The task: From the entries below, return exactly the lines beginning at the one that contains "[camera trap, expert-labeled]" and ending at the one that contains "annotated bounding boxes, frame", both of them included, and only those lines.

Exercise data:
------------
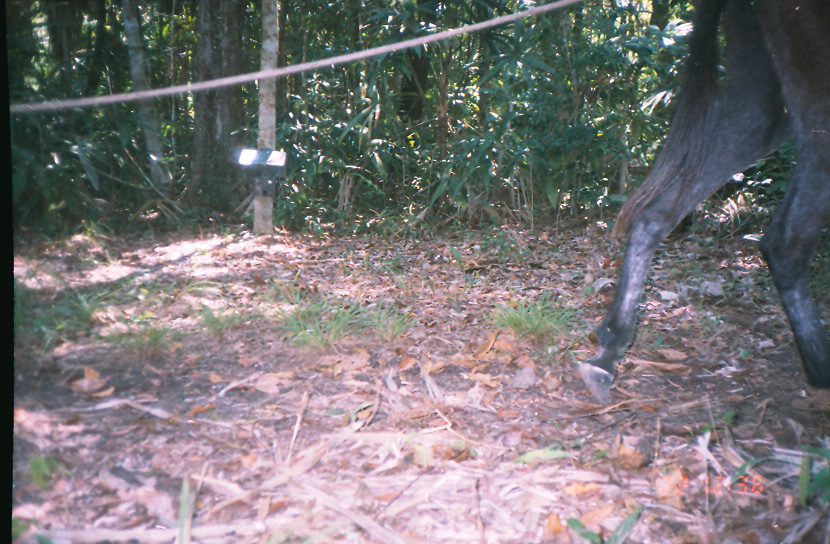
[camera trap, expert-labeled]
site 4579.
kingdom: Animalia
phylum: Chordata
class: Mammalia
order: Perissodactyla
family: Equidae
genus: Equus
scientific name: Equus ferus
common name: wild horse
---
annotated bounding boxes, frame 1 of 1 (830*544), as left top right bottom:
------------
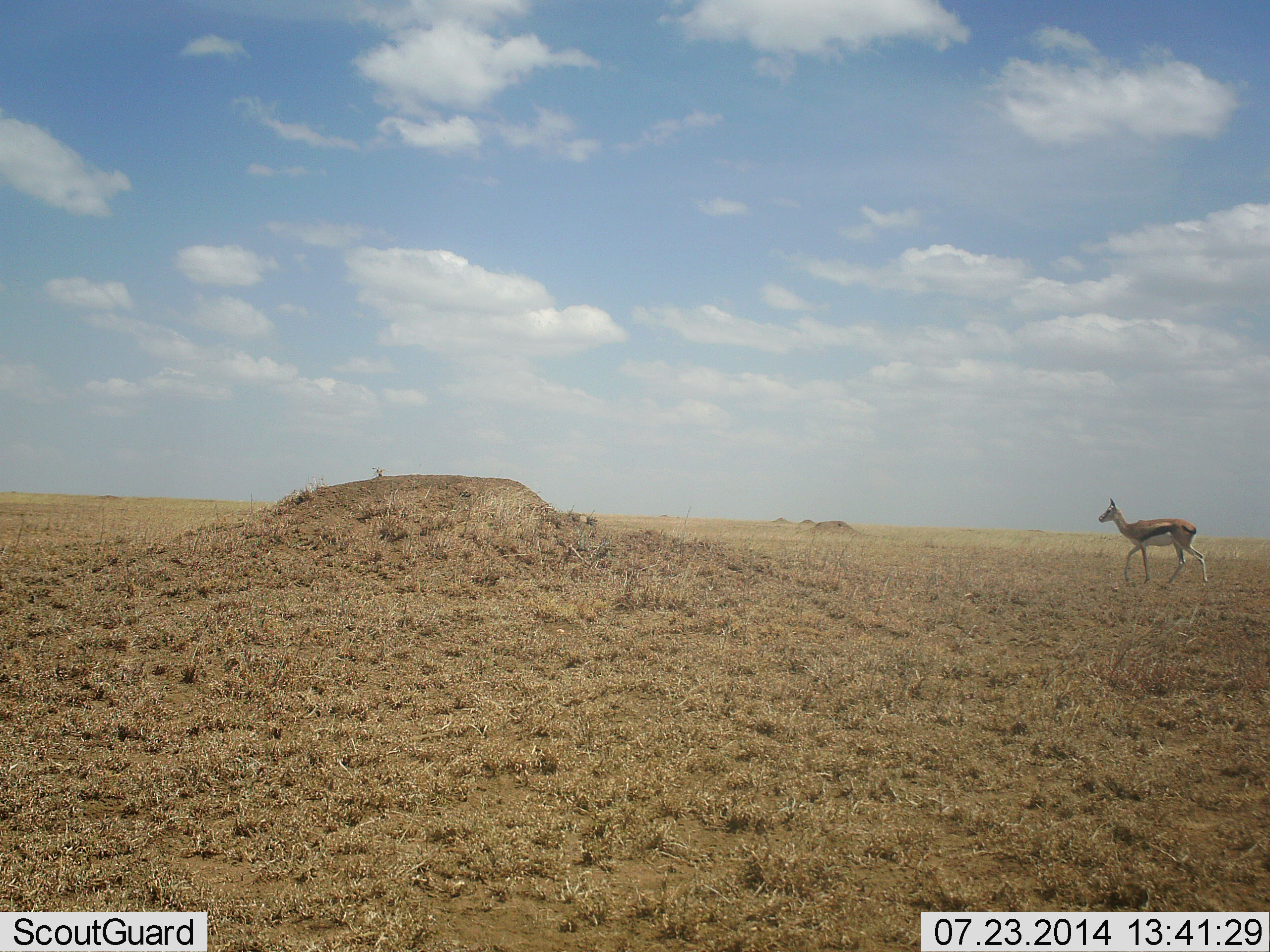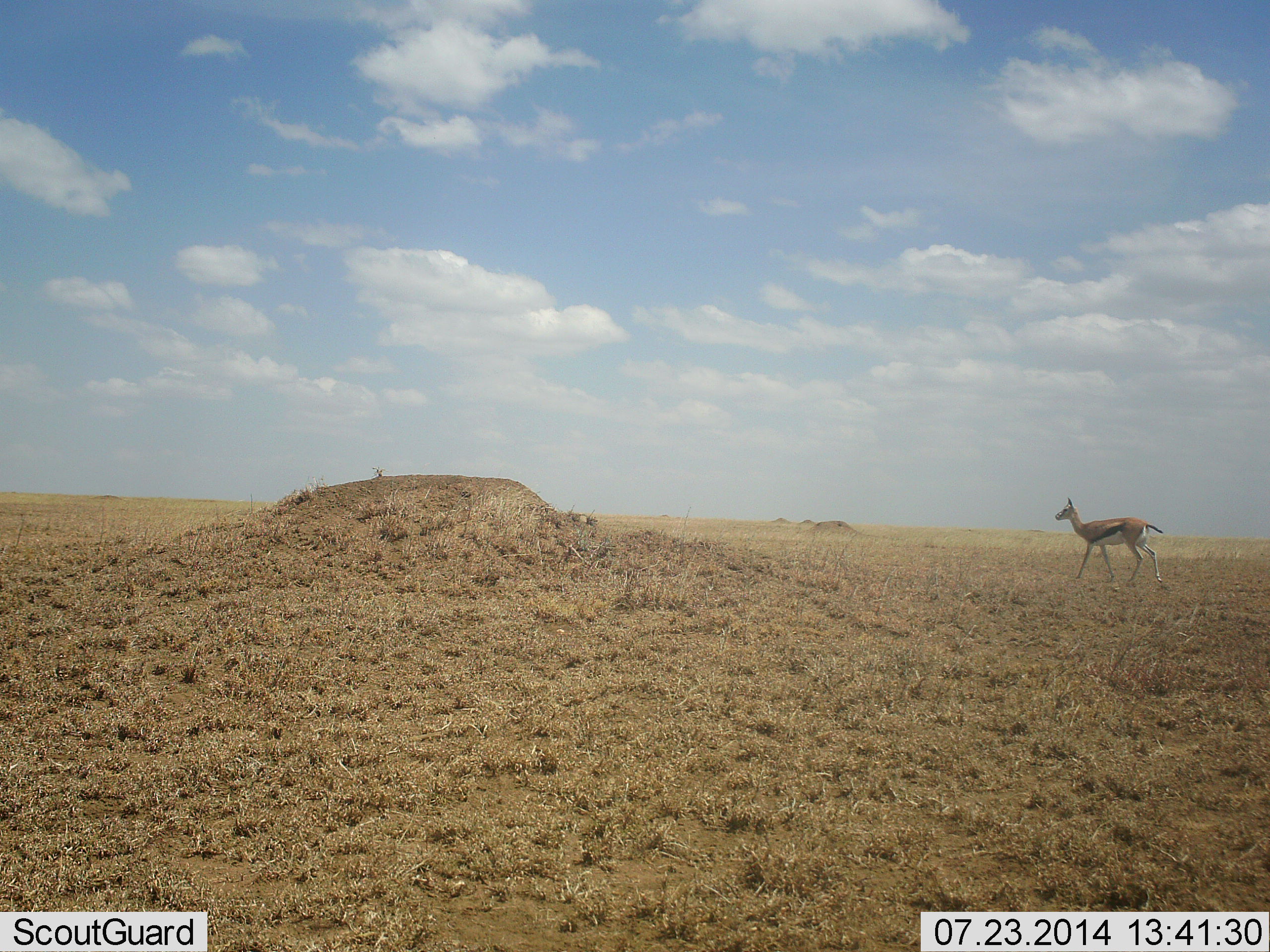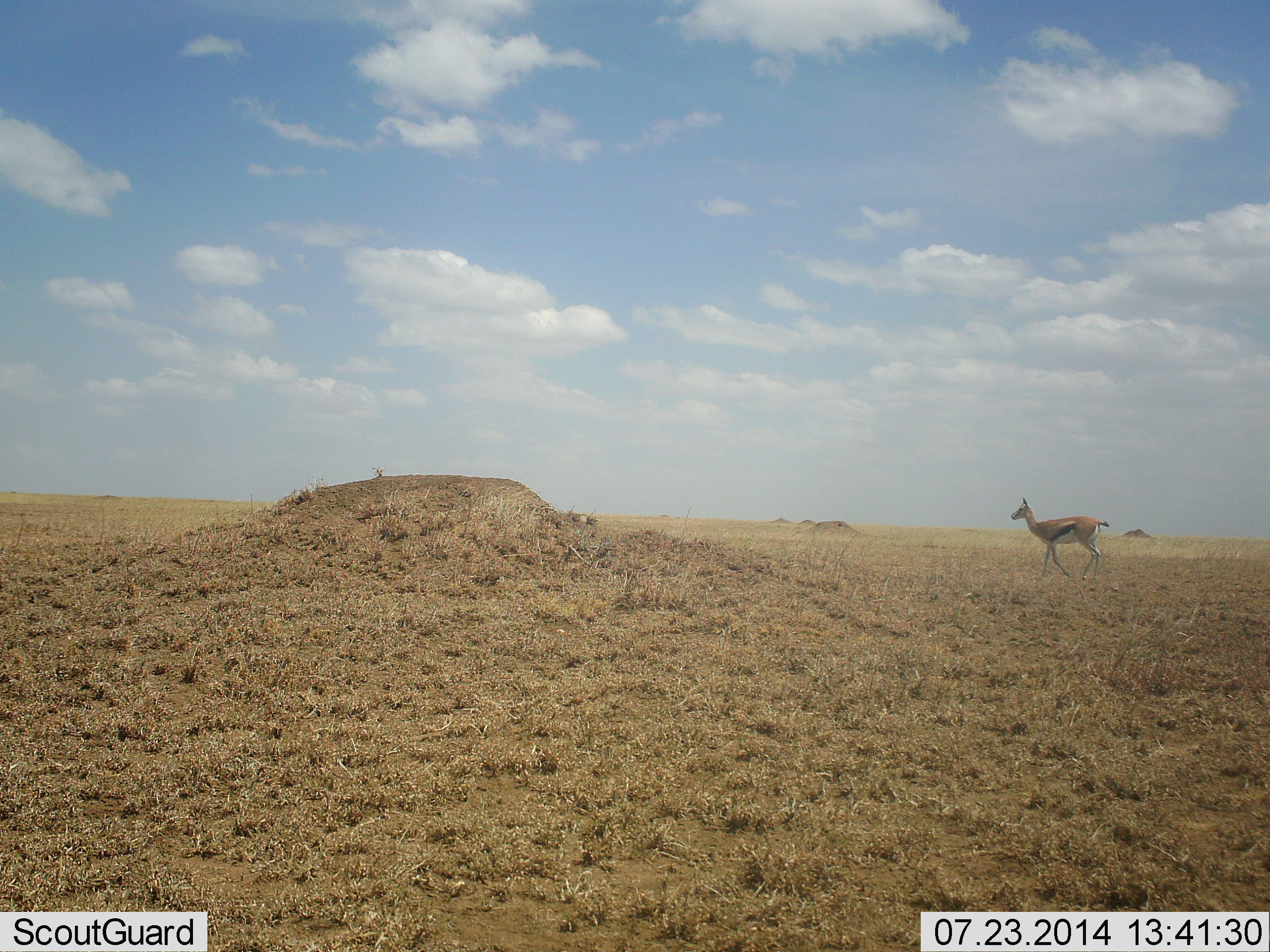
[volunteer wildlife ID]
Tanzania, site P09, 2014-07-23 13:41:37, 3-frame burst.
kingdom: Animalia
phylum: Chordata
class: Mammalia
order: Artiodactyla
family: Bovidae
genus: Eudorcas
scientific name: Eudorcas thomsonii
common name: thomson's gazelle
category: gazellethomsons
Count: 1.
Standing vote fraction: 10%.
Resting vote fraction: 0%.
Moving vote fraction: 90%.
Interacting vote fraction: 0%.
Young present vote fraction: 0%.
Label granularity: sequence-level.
------------
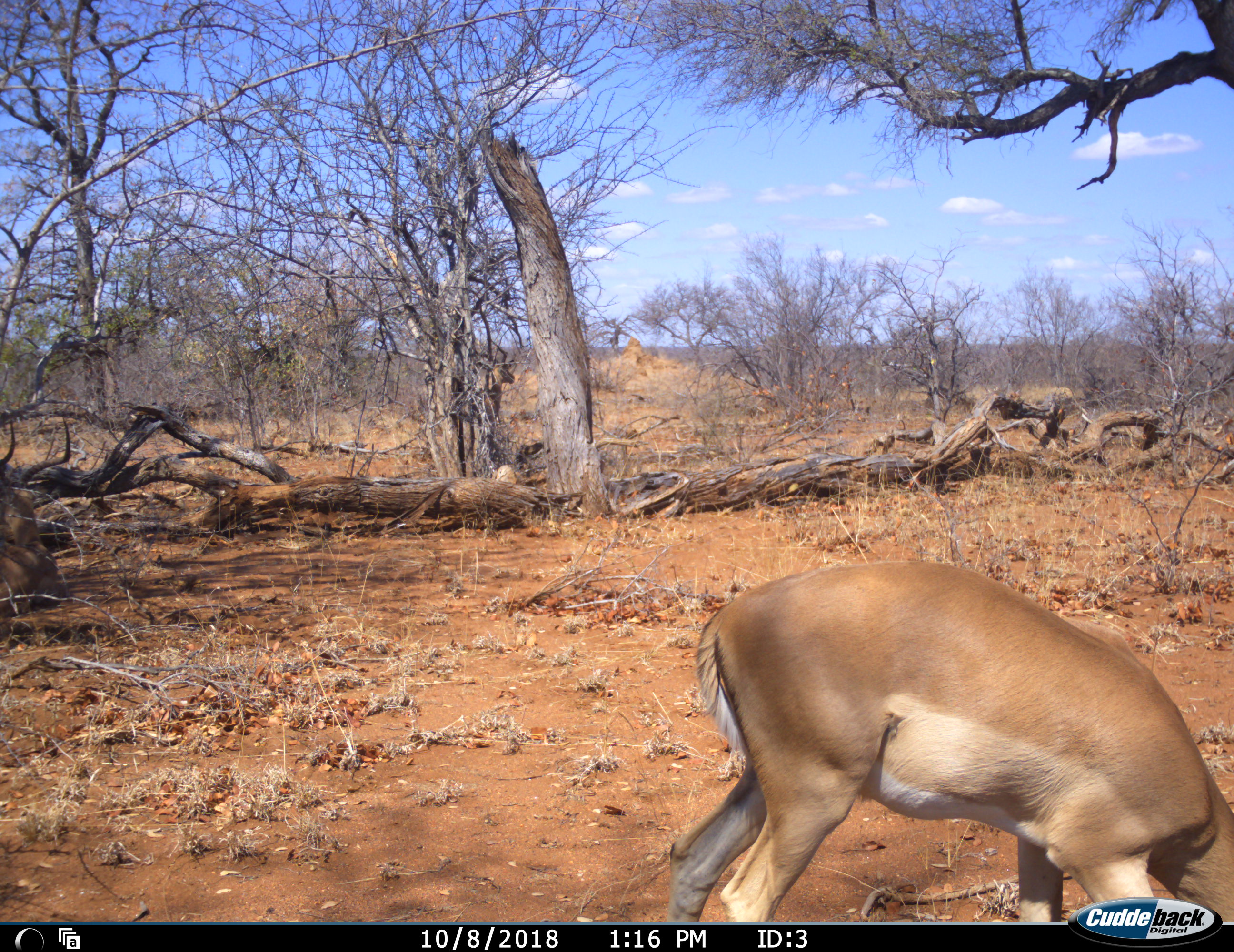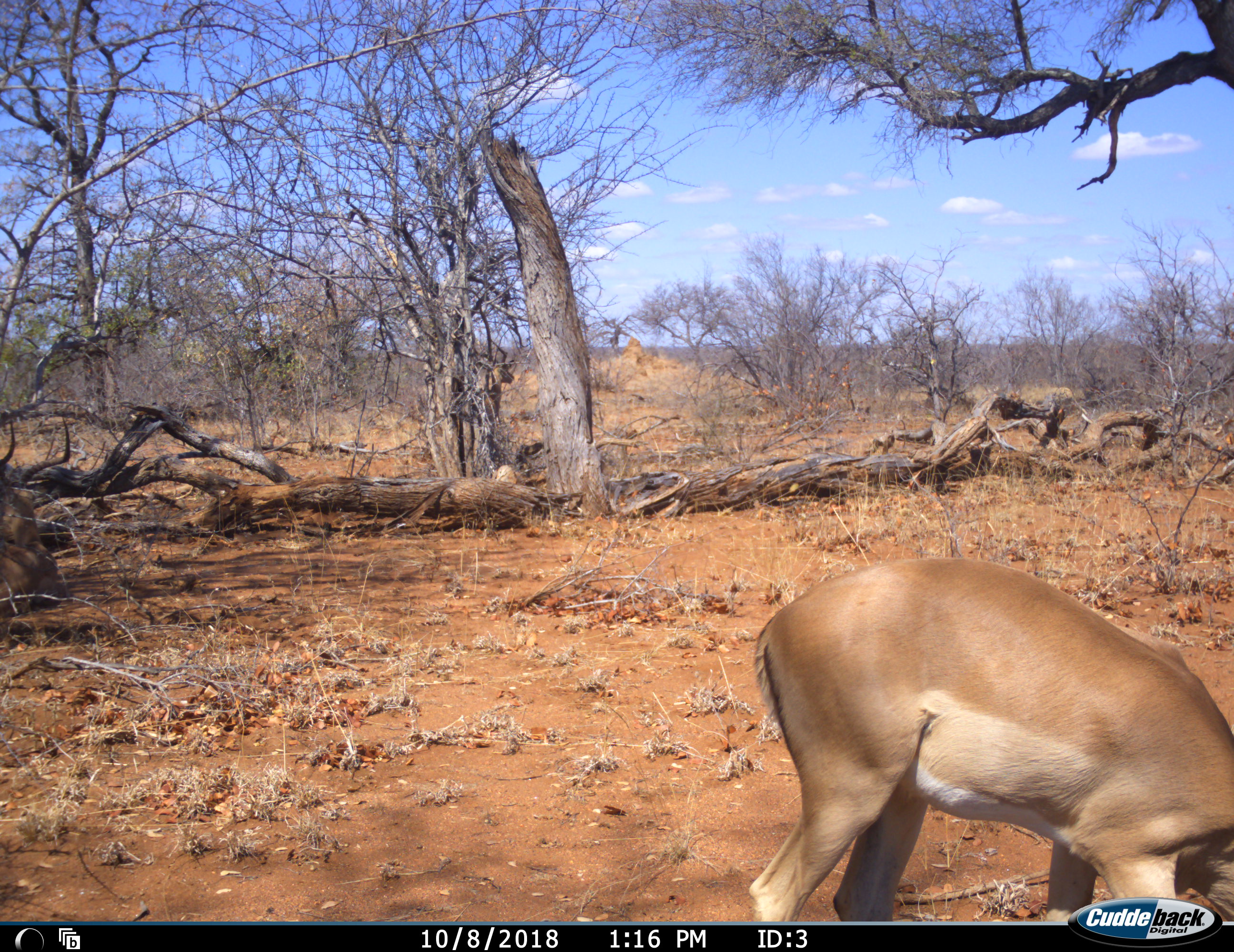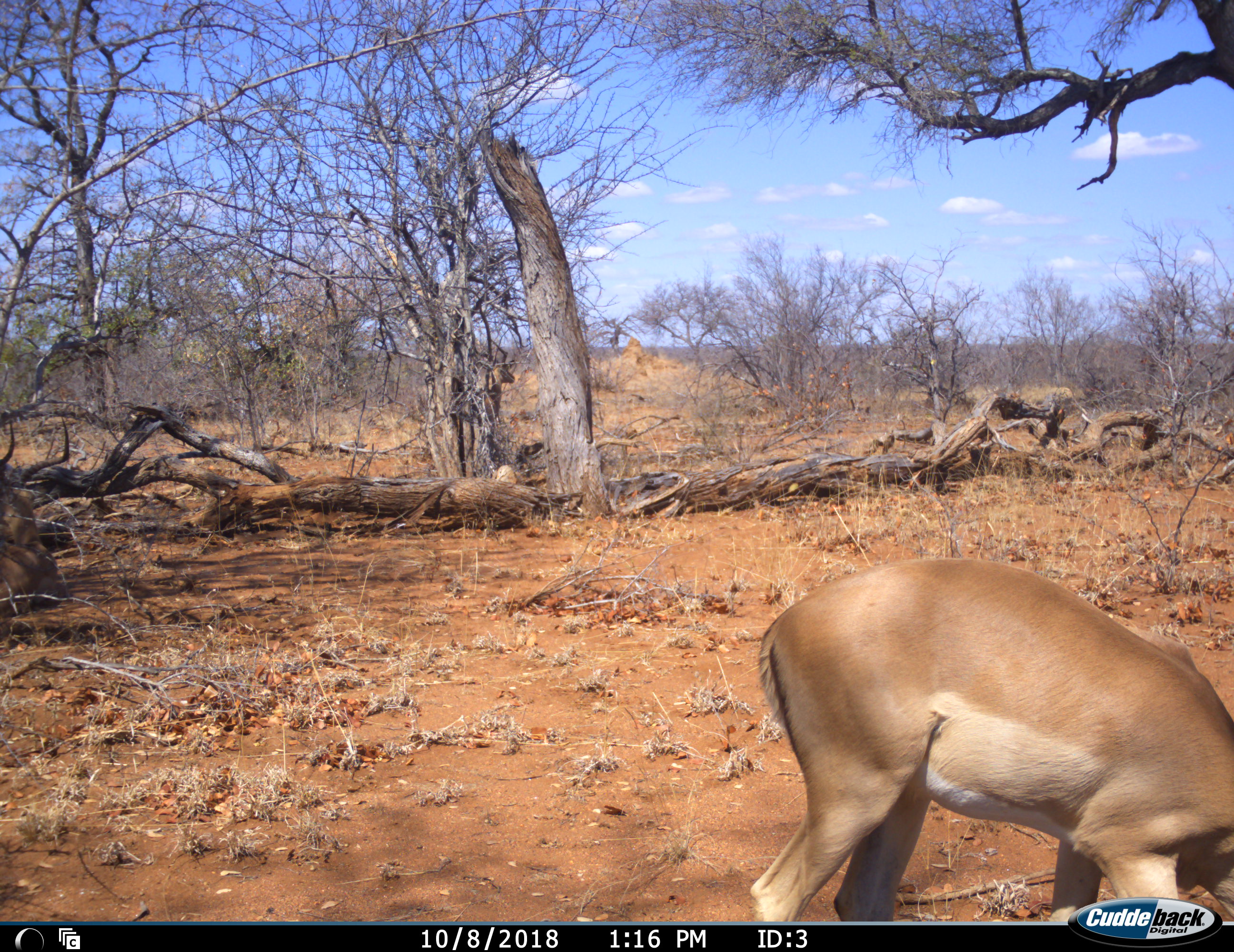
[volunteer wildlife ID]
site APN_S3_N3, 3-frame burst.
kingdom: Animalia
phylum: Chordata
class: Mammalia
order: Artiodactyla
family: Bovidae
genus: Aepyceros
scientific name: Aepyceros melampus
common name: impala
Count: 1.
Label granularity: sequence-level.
------------
Reply to the exercise:
[camera trap, expert-labeled]
site 4579.
kingdom: Animalia
phylum: Chordata
class: Mammalia
order: Perissodactyla
family: Equidae
genus: Equus
scientific name: Equus ferus
common name: wild horse
---
annotated bounding boxes, frame 1 of 1 (830*544), as left top right bottom:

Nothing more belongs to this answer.